PROBLEM REQUIREMENTS:
Return all the data exactly, keeping the pictures out.

::::::

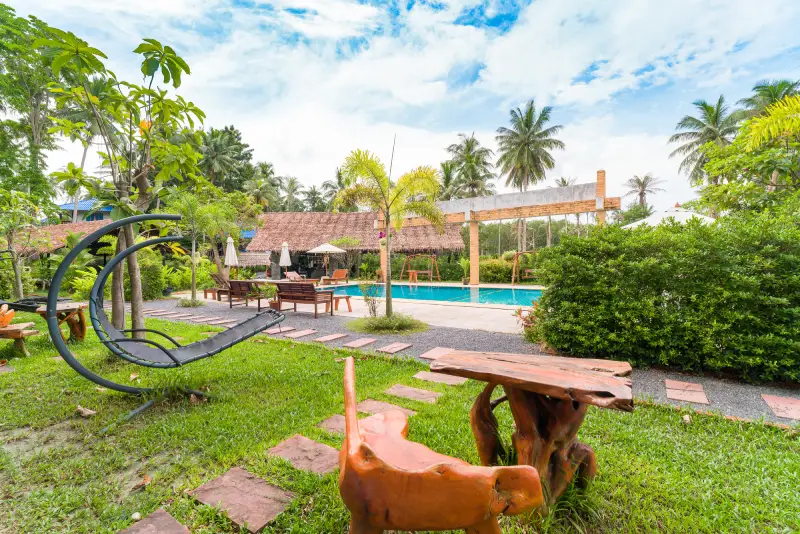 World Peace Yoga School, Thailand Thailand
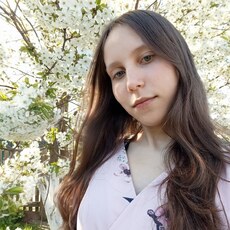 Фотография девушки Svetlana, 18 лет из г. Коростень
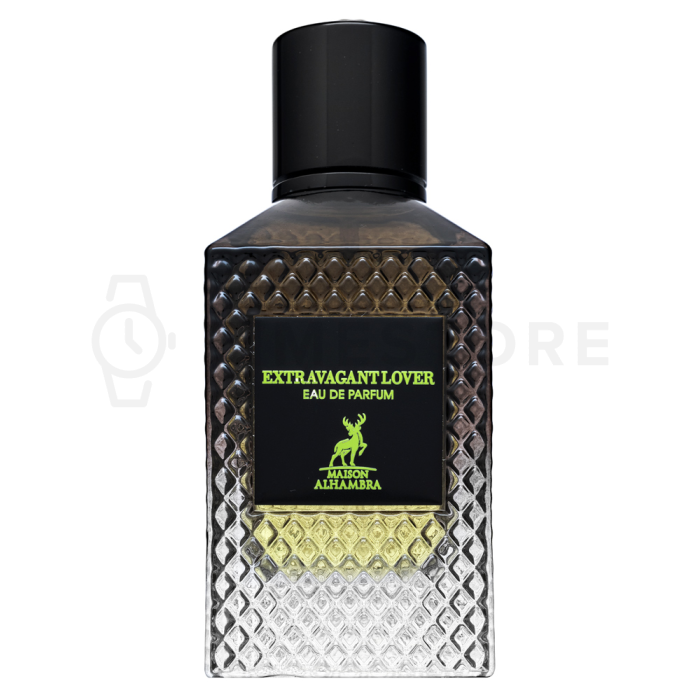 Maison Alhambra Extravagant Lover parfémovaná voda pre mužov 100 ml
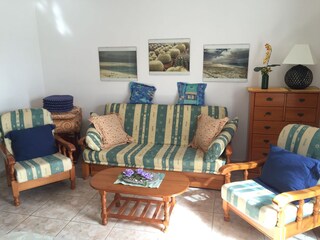 Appartamento per vacanze Costa Calma Caratteristiche 4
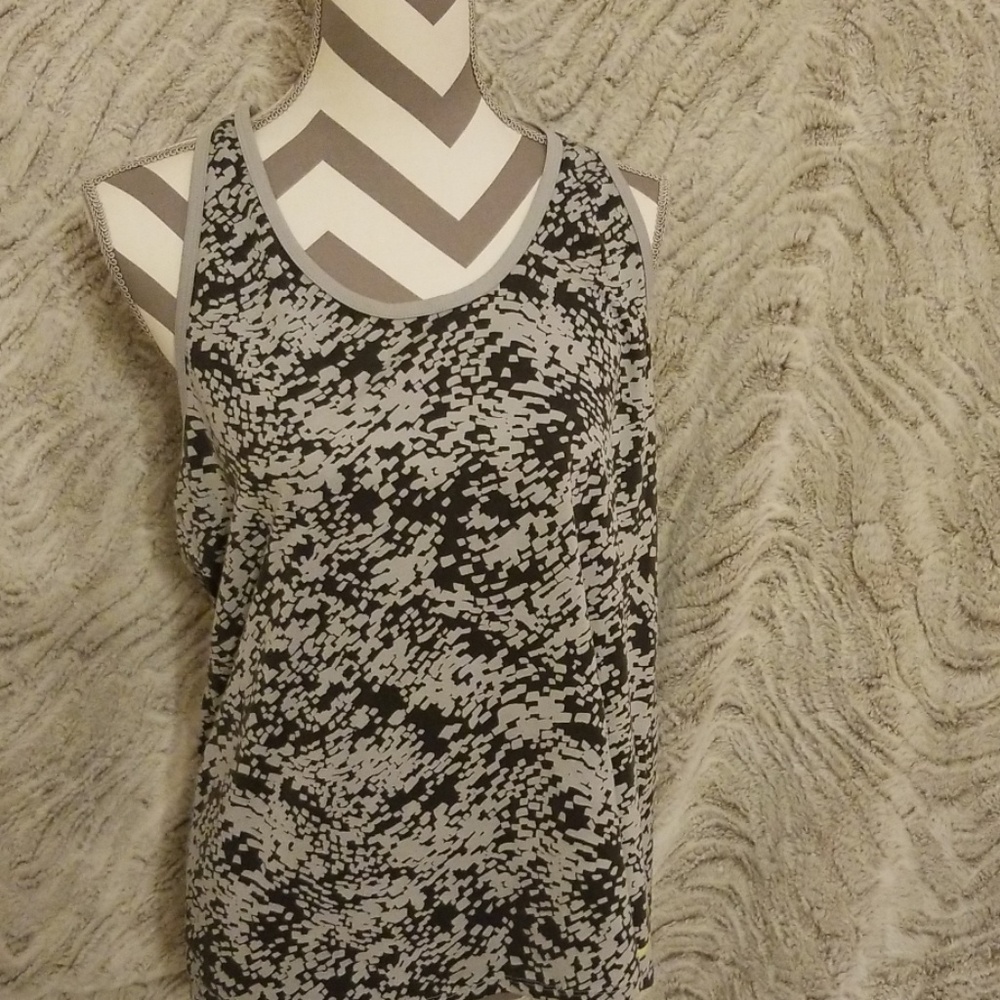 Clearance 🛍XL Nike Yoga Athletic Workout Tank
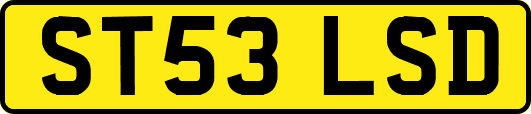 ST53LSD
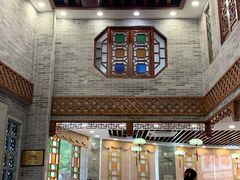 -民信老铺(华盖路店)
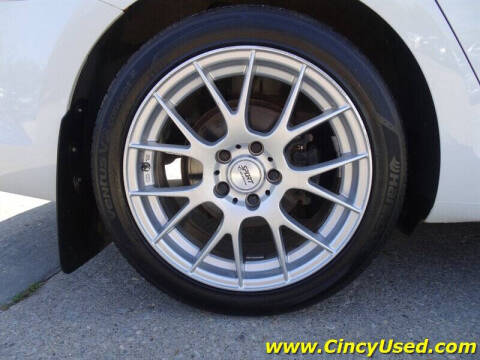 2015 Volkswagen Golf SportWagen TSI S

::::::

EXERCISE OUTPUT:
 World Peace Yoga School, Thailand Thailand
 Фотография девушки Svetlana, 18 лет из г. Коростень
 Maison Alhambra Extravagant Lover parfémovaná voda pre mužov 100 ml
 Appartamento per vacanze Costa Calma Caratteristiche 4
 Clearance 🛍XL Nike Yoga Athletic Workout Tank
 ST53LSD
 -民信老铺(华盖路店)
 2015 Volkswagen Golf SportWagen TSI S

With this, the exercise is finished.